Currently, there is no clear consensus on the treatment of Dieulafoy’s lesion. Therapeutic endoscopy offers a variety of options for controlling hemorrhage, using methods such as electrocoagulation, application of clips via TTS technique or the OVESCO system, banding, or injection of fibrosing agents. In situations where the lesion is not endoscopically accessible or has not been identified, alternatives such as angiography, CT angiography, or nuclear imaging studies can be used. However, among these methods, only angiography also allows for direct therapeutic interventions. It is noteworthy that, in the case encountered in our clinic, CT angiography was chosen to locate the source of bleeding, but the attempt failed due to insufficient bleeding rate (a rate of over 0.35 ml/min is necessary for CT angiography) or because the bleeding was not active at the time of examination – a common feature in Dieulafoy’s lesions, known for their intermittent bleeding 3,4

References :
  1. Mark Feldman, Lawrence Friendman.

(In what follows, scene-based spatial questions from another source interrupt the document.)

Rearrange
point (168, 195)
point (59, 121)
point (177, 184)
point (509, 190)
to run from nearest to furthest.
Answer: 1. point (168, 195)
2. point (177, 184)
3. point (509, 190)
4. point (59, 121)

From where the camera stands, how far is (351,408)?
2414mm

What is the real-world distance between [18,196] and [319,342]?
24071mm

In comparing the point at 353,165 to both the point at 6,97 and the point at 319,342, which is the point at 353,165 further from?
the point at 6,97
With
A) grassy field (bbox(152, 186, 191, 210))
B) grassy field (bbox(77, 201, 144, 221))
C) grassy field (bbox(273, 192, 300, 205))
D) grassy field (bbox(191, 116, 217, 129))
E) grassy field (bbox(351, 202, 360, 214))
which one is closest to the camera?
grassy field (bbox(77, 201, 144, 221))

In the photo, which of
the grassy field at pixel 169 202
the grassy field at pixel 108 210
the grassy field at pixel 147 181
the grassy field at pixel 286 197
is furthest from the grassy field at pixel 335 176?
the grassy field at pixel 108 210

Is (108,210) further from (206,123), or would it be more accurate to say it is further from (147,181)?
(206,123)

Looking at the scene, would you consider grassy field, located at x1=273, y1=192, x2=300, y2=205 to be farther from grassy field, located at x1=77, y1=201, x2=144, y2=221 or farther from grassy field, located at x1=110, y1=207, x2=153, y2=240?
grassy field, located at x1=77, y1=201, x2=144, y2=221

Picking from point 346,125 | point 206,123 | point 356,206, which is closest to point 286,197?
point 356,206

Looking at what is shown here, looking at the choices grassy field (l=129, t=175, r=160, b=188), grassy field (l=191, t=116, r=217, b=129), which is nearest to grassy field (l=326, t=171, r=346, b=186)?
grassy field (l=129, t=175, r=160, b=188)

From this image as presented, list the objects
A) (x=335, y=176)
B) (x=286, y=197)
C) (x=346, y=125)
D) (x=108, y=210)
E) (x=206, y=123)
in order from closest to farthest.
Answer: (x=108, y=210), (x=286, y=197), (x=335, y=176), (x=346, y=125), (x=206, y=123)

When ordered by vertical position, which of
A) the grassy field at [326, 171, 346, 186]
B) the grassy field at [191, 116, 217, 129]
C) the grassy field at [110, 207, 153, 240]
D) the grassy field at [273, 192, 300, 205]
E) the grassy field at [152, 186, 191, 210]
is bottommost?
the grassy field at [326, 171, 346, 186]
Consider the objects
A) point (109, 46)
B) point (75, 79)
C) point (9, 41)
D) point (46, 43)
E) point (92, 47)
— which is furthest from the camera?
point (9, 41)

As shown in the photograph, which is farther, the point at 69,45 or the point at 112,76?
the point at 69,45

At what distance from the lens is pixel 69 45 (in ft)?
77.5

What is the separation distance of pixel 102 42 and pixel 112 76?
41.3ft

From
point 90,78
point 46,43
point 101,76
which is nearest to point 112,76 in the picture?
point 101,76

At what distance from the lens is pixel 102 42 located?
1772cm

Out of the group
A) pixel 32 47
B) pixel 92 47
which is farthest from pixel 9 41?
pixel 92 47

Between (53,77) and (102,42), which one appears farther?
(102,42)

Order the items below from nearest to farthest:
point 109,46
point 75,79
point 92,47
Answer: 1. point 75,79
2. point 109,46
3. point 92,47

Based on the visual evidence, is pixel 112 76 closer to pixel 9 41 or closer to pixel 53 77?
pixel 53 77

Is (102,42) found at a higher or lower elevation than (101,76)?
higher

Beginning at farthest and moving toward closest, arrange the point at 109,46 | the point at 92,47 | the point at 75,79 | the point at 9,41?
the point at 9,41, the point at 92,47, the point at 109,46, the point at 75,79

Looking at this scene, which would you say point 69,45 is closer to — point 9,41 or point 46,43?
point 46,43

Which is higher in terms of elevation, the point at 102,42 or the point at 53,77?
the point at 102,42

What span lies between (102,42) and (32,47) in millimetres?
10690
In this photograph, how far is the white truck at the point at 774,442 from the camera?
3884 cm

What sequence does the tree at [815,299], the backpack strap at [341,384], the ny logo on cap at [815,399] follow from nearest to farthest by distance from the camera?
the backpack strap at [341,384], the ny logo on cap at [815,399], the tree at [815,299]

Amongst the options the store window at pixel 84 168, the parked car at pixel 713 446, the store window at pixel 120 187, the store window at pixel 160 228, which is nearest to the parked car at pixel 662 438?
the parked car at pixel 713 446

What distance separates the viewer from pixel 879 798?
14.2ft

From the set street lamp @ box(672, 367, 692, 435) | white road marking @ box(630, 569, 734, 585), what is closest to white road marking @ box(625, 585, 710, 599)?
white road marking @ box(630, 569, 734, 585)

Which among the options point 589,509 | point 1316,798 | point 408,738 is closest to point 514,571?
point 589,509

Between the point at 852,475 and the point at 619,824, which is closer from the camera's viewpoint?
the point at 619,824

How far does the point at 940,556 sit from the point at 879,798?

Chapter 20 Part III: Gastrointestinal Bleeding – Symptoms, Signs, and Biopsychosocial Issues. Sleisenger and Fordtrans’s Gastrointestinal and Liver Disease. Elsevier. 2020 – 11th edition. Page 295.
  2. Nojkov B, Cappell MS. Gastrointestinal bleeding from Dieulafoy’s lesion: Clinical presentation, endoscopic findings, and endoscopic therapy. World J Gastrointest Endosc. 2015; 7(4): 295-307.
  3. Baxter M, Aly EH. Dieulafoy’s lesion: current trends in diagnosis and management.  Ann R Coll Surg Engl. 2010; 92(7): 548-54.